[v4,net-next,3/5] tcp: Forbid to bind more than one sockets haveing SO_REUSEADDR and SO_REUSEPORT per EUID.

Message ID 20200308181615.90135-4-kuniyu@amazon.co.jp
State New
Headers show
Series
  • Improve bind(addr, 0) behaviour.
Related show

Commit Message

Kuniyuki Iwashima March 8, 2020, 6:16 p.m.
If there is no TCP_LISTEN socket on a ephemeral port, we can bind multiple
sockets having SO_REUSEADDR to the same port. Then if all sockets bound to
the port have also SO_REUSEPORT enabled and have the same EUID, all of them
can be listened. This is not safe.

Let's say, an application has root privilege and binds sockets to an
ephemeral port with both of SO_REUSEADDR and SO_REUSEPORT. When none of
sockets is not listened yet, a malicious user can use sudo, exhaust
ephemeral ports, and bind sockets to the same ephemeral port, so he or she
can call listen and steal the port.

To prevent this issue, we must not bind more than one sockets that have the
same EUID and both of SO_REUSEADDR and SO_REUSEPORT.

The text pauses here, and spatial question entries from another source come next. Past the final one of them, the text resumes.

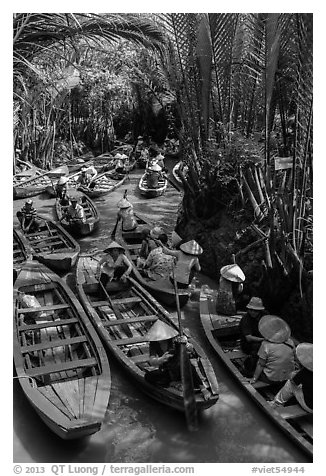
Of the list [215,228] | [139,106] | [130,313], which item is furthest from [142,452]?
[139,106]

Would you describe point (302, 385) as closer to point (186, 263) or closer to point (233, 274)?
point (233, 274)

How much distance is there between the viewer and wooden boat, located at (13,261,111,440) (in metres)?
4.24

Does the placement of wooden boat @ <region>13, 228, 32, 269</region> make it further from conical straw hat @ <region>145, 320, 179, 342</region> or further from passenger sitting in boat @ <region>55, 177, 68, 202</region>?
conical straw hat @ <region>145, 320, 179, 342</region>

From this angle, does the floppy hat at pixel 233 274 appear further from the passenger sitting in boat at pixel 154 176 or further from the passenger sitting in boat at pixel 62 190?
the passenger sitting in boat at pixel 154 176

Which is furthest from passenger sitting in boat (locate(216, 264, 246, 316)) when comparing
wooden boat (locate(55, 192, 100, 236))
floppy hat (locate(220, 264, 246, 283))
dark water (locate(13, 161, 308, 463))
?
wooden boat (locate(55, 192, 100, 236))

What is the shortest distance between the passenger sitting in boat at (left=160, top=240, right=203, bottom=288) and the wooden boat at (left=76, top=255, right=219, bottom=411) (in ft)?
1.94

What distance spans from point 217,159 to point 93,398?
4.60 meters

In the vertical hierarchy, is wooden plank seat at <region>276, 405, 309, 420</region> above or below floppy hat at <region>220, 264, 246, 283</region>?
below

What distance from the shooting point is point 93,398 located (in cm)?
446

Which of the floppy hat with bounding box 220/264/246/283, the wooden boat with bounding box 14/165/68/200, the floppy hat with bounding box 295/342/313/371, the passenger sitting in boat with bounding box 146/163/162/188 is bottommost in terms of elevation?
the floppy hat with bounding box 295/342/313/371

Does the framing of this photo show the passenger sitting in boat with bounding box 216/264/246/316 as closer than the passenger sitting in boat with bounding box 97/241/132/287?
Yes

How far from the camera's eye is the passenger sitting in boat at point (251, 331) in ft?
17.1

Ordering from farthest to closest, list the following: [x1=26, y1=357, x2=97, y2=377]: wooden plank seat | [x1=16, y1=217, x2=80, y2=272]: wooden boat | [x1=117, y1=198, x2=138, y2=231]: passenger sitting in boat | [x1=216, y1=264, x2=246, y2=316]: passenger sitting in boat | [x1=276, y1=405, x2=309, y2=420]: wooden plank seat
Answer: [x1=117, y1=198, x2=138, y2=231]: passenger sitting in boat < [x1=16, y1=217, x2=80, y2=272]: wooden boat < [x1=216, y1=264, x2=246, y2=316]: passenger sitting in boat < [x1=26, y1=357, x2=97, y2=377]: wooden plank seat < [x1=276, y1=405, x2=309, y2=420]: wooden plank seat

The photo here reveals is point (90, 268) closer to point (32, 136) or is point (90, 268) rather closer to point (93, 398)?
point (93, 398)
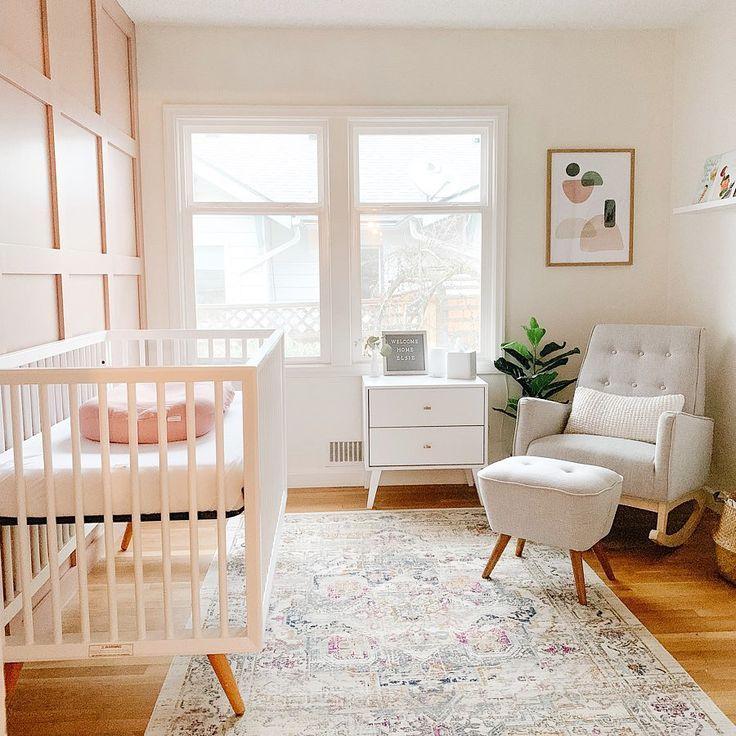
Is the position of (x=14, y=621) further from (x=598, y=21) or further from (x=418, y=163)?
(x=598, y=21)

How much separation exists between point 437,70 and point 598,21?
0.82m

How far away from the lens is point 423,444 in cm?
364

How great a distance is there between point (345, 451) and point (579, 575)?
1.68 metres

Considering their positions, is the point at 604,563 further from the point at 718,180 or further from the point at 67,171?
the point at 67,171

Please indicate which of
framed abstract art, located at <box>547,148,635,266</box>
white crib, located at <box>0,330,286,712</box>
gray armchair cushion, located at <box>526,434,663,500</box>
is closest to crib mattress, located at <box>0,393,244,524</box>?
white crib, located at <box>0,330,286,712</box>

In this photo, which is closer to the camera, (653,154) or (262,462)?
(262,462)

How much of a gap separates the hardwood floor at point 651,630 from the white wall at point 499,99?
3.67ft

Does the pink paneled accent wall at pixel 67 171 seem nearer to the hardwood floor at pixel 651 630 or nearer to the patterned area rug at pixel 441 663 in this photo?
the hardwood floor at pixel 651 630

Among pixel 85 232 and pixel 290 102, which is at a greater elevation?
pixel 290 102

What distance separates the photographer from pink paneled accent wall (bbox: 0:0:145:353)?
90.0 inches

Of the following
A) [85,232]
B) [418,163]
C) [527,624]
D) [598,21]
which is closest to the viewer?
[527,624]

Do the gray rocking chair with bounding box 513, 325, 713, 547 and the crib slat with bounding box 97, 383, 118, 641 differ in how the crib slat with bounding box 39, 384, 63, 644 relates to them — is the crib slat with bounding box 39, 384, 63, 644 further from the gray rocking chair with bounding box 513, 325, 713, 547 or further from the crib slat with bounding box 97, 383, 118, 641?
the gray rocking chair with bounding box 513, 325, 713, 547

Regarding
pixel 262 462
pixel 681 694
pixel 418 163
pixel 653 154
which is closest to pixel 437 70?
pixel 418 163

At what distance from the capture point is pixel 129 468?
6.13 feet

On the other hand, if the sockets have different EUIDs, the issue above does
not occur. After sockets with different EUIDs are bound to the same port and
one of them is listened, no more socket can be listened. This is because the
condition below is evaluated true and listen() for the second socket fails.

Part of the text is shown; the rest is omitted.